### ASSIGNMENT
Retype every entry exactly, character for character.

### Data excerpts
>>>>>

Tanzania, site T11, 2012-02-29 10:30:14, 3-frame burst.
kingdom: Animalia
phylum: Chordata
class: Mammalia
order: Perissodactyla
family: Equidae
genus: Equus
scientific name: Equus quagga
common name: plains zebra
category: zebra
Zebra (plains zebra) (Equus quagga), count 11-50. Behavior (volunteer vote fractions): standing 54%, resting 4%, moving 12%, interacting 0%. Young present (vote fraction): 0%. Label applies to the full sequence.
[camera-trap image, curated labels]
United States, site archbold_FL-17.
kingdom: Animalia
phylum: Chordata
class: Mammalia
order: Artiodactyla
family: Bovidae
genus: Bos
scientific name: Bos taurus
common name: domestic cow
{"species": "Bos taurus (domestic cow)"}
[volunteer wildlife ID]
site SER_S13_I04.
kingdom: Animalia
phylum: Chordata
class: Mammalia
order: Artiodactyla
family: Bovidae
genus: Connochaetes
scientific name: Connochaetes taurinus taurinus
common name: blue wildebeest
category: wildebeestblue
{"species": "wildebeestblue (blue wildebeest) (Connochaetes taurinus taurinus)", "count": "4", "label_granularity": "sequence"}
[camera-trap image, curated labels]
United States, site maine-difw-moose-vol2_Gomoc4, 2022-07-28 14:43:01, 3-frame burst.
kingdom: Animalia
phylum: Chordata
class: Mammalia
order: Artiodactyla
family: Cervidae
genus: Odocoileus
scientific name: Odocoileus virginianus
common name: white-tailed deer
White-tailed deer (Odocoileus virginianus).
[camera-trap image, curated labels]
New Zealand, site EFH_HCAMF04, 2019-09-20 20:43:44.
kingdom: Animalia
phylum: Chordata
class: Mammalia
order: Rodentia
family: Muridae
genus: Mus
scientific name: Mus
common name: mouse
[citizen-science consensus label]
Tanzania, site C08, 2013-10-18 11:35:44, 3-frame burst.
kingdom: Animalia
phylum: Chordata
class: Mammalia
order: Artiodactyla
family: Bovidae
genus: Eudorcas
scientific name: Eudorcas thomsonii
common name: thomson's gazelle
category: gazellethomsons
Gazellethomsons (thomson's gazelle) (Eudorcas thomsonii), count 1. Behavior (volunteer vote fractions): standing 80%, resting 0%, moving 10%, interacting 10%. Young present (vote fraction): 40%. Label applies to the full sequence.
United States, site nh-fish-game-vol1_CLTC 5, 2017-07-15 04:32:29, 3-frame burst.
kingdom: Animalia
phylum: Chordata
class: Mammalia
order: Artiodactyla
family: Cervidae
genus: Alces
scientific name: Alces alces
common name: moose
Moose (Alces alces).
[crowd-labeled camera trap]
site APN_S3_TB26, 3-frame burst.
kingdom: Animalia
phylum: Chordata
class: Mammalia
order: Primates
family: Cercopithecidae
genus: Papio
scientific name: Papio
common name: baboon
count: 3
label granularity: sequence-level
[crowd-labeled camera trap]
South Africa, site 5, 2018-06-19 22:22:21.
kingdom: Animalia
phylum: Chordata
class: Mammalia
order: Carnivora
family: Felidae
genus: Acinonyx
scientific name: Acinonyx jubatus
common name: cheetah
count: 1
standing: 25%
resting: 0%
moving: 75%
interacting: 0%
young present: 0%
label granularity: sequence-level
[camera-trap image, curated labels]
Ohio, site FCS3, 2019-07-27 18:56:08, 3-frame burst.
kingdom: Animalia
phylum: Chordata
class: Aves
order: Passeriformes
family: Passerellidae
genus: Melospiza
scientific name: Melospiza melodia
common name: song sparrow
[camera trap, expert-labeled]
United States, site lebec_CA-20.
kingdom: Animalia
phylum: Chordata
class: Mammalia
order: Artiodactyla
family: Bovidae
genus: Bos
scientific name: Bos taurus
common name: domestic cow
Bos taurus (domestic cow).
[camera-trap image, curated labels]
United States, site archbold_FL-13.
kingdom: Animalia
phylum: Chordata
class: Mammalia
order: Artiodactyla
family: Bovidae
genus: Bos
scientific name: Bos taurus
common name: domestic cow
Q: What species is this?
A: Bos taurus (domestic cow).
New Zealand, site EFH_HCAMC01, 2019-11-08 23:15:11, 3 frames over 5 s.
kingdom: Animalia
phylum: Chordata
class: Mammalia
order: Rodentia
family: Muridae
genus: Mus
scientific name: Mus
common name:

<<<<<

### YOUR RESPONSE
Tanzania, site T11, 2012-02-29 10:30:14, 3-frame burst.
kingdom: Animalia
phylum: Chordata
class: Mammalia
order: Perissodactyla
family: Equidae
genus: Equus
scientific name: Equus quagga
common name: plains zebra
category: zebra
Zebra (plains zebra) (Equus quagga), count 11-50. Behavior (volunteer vote fractions): standing 54%, resting 4%, moving 12%, interacting 0%. Young present (vote fraction): 0%. Label applies to the full sequence.
[camera-trap image, curated labels]
United States, site archbold_FL-17.
kingdom: Animalia
phylum: Chordata
class: Mammalia
order: Artiodactyla
family: Bovidae
genus: Bos
scientific name: Bos taurus
common name: domestic cow
{"species": "Bos taurus (domestic cow)"}
[volunteer wildlife ID]
site SER_S13_I04.
kingdom: Animalia
phylum: Chordata
class: Mammalia
order: Artiodactyla
family: Bovidae
genus: Connochaetes
scientific name: Connochaetes taurinus taurinus
common name: blue wildebeest
category: wildebeestblue
{"species": "wildebeestblue (blue wildebeest) (Connochaetes taurinus taurinus)", "count": "4", "label_granularity": "sequence"}
[camera-trap image, curated labels]
United States, site maine-difw-moose-vol2_Gomoc4, 2022-07-28 14:43:01, 3-frame burst.
kingdom: Animalia
phylum: Chordata
class: Mammalia
order: Artiodactyla
family: Cervidae
genus: Odocoileus
scientific name: Odocoileus virginianus
common name: white-tailed deer
White-tailed deer (Odocoileus virginianus).
[camera-trap image, curated labels]
New Zealand, site EFH_HCAMF04, 2019-09-20 20:43:44.
kingdom: Animalia
phylum: Chordata
class: Mammalia
order: Rodentia
family: Muridae
genus: Mus
scientific name: Mus
common name: mouse
[citizen-science consensus label]
Tanzania, site C08, 2013-10-18 11:35:44, 3-frame burst.
kingdom: Animalia
phylum: Chordata
class: Mammalia
order: Artiodactyla
family: Bovidae
genus: Eudorcas
scientific name: Eudorcas thomsonii
common name: thomson's gazelle
category: gazellethomsons
Gazellethomsons (thomson's gazelle) (Eudorcas thomsonii), count 1. Behavior (volunteer vote fractions): standing 80%, resting 0%, moving 10%, interacting 10%. Young present (vote fraction): 40%. Label applies to the full sequence.
United States, site nh-fish-game-vol1_CLTC 5, 2017-07-15 04:32:29, 3-frame burst.
kingdom: Animalia
phylum: Chordata
class: Mammalia
order: Artiodactyla
family: Cervidae
genus: Alces
scientific name: Alces alces
common name: moose
Moose (Alces alces).
[crowd-labeled camera trap]
site APN_S3_TB26, 3-frame burst.
kingdom: Animalia
phylum: Chordata
class: Mammalia
order: Primates
family: Cercopithecidae
genus: Papio
scientific name: Papio
common name: baboon
count: 3
label granularity: sequence-level
[crowd-labeled camera trap]
South Africa, site 5, 2018-06-19 22:22:21.
kingdom: Animalia
phylum: Chordata
class: Mammalia
order: Carnivora
family: Felidae
genus: Acinonyx
scientific name: Acinonyx jubatus
common name: cheetah
count: 1
standing: 25%
resting: 0%
moving: 75%
interacting: 0%
young present: 0%
label granularity: sequence-level
[camera-trap image, curated labels]
Ohio, site FCS3, 2019-07-27 18:56:08, 3-frame burst.
kingdom: Animalia
phylum: Chordata
class: Aves
order: Passeriformes
family: Passerellidae
genus: Melospiza
scientific name: Melospiza melodia
common name: song sparrow
[camera trap, expert-labeled]
United States, site lebec_CA-20.
kingdom: Animalia
phylum: Chordata
class: Mammalia
order: Artiodactyla
family: Bovidae
genus: Bos
scientific name: Bos taurus
common name: domestic cow
Bos taurus (domestic cow).
[camera-trap image, curated labels]
United States, site archbold_FL-13.
kingdom: Animalia
phylum: Chordata
class: Mammalia
order: Artiodactyla
family: Bovidae
genus: Bos
scientific name: Bos taurus
common name: domestic cow
Q: What species is this?
A: Bos taurus (domestic cow).
New Zealand, site EFH_HCAMC01, 2019-11-08 23:15:11, 3 frames over 5 s.
kingdom: Animalia
phylum: Chordata
class: Mammalia
order: Rodentia
family: Muridae
genus: Mus
scientific name: Mus
common name:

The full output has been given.